## THE DATA

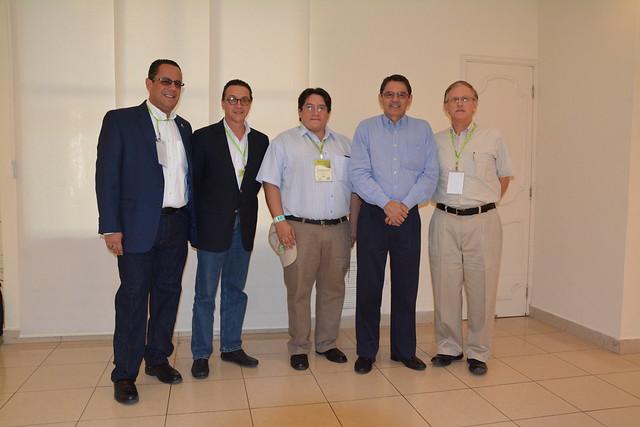 Reunión de Trabajo con Universidad Católica Boliviana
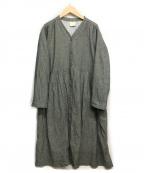 Samansa Mos2(サマンサモスモス)の古着「リネン混ワンピース」|ダークグレー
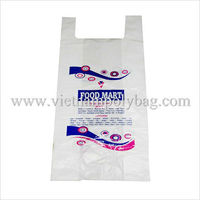 HDPE customize white plastic singlet bag/ vest carrier bags/ T-shirt bags for supermarket or grocery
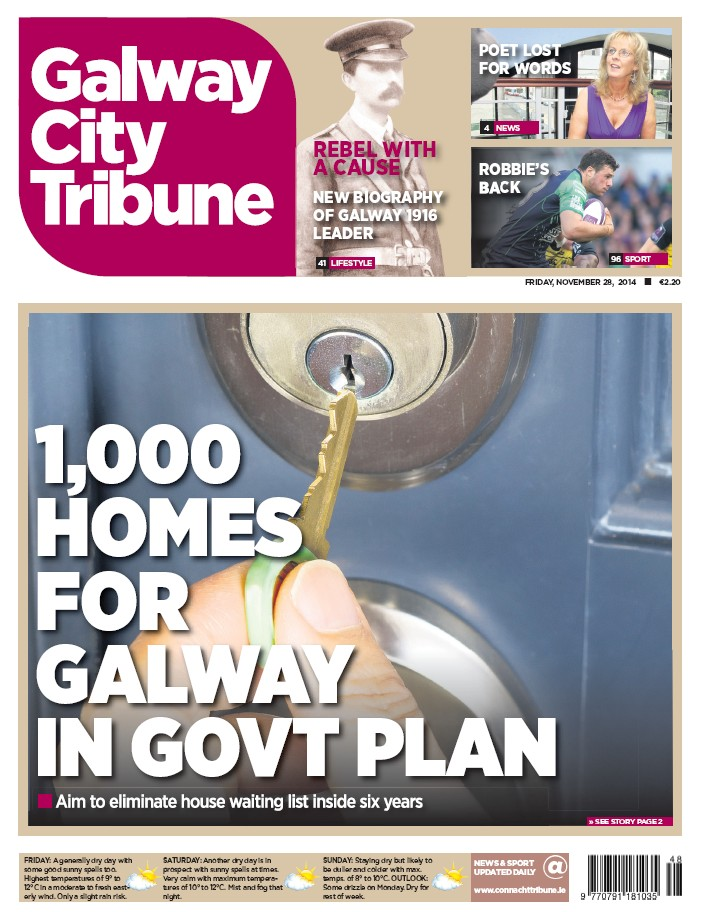 Galway City Tribune Nov 28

## EXERCISE INSTRUCTIONS
Output the data exactly as it appears. The pictures do not belong in it.

## OUTPUT OF THE TASK
 Reunión de Trabajo con Universidad Católica Boliviana
 Samansa Mos2(サマンサモスモス)の古着「リネン混ワンピース」|ダークグレー
 HDPE customize white plastic singlet bag/ vest carrier bags/ T-shirt bags for supermarket or grocery
 Galway City Tribune Nov 28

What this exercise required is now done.